Une porte claquée dans mon dos. Je ne peux m’échapper, le risque est partout. Je crains de retrouver dans mes bras un peu de cendres, résidus d’un spectre disparaissant en riant de me voir égaré pour toujours. Le rêve s’achèverait, je m’éveillerais dans une nuit que je ne saurais plus comprendre, appelant sans recevoir de réponse puisque nul n’entendrait des pensées que ma bouche ne pourrait verbaliser. Je conserverais l’impression d’un bientôt différent reculant devant moi à mesure de ma progression.

La saisir, que ce ne soit pas elle qui m’entraîne vers la réalité, compagne de mes pensées, de mes terreurs comme de mes émerveillements. Las d’être seul je ne désire pourtant pas aller vers ceux qui me sont étrangers. Je tire sur les mots comme sur une chaîne, inquiet de connaître le mur dans lequel est fixée la laisse par laquelle me retient mon désir d’immobilité.
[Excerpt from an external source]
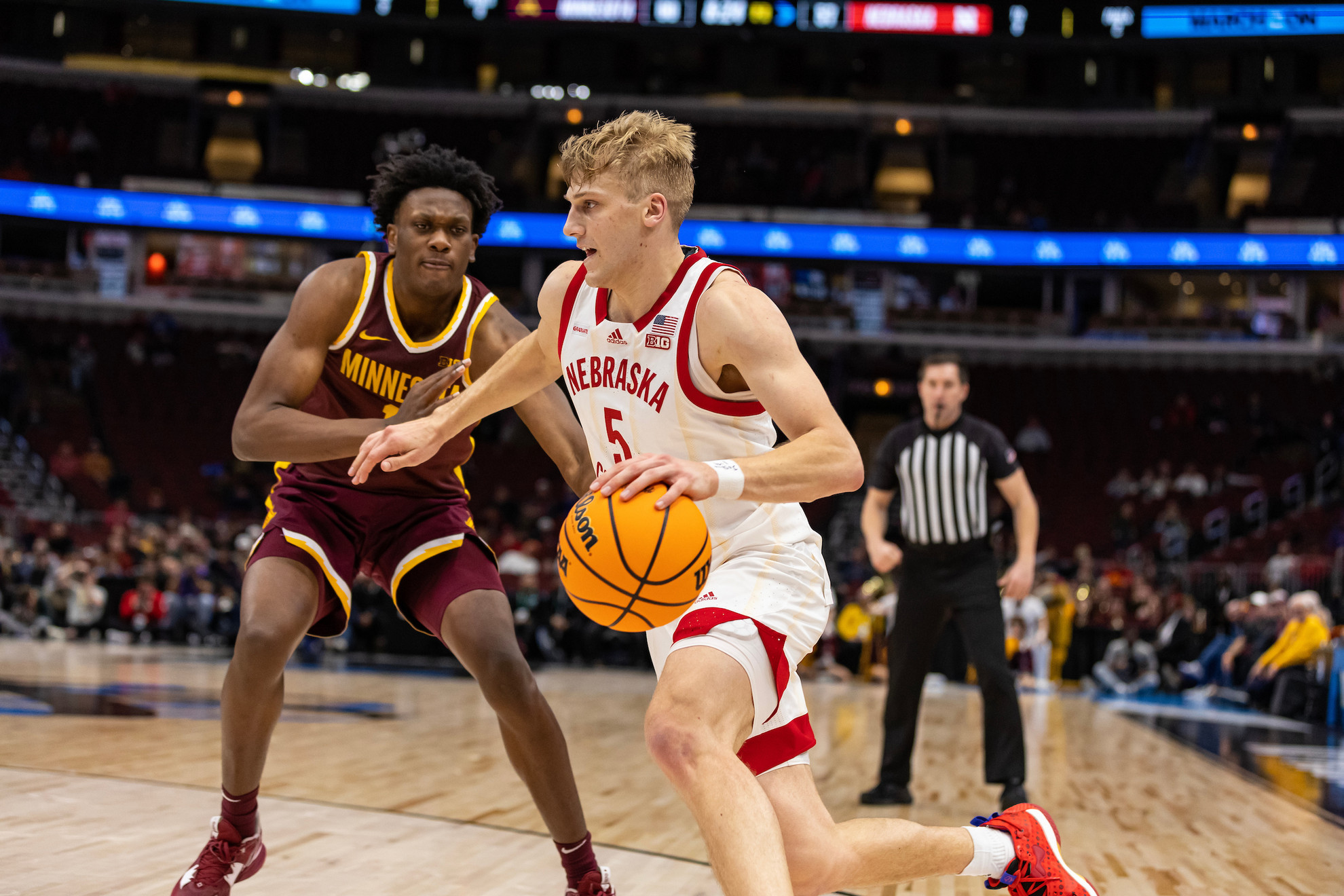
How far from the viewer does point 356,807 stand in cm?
526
- Je ne suis pas un piège, si vous y pensez. Vous feignez de croire en une peur que vous ne ressentez plus, par timidité plus que par lâcheté, par habitude et crainte de les voir se modifier. Vous croyez vous dissimuler dans le plus ignoré des recoins de votre terreur. Vous l’auriez pu, que je sois là, que vous m’entendiez, que vous me répondiez prouve la perte de votre désir de vous oublier. Lutter contre soi est le plus vain des affrontements. N’espérez pas celer vos pensées, je suis émanation de votre esprit. Suis-je celle que vous cherchez ou celle que vous fuyez ? J’évolue et vous découvre au rythme de vos émotions. Vous vouliez une création fantasmatique, représentant la folie, la mort, je ne suis ni l’une ni l’autre. Je me dissimulais derrière ces apparences pour vous rassurer. Vous savez ce que je suis, terrifiante, mais tellement prometteuse.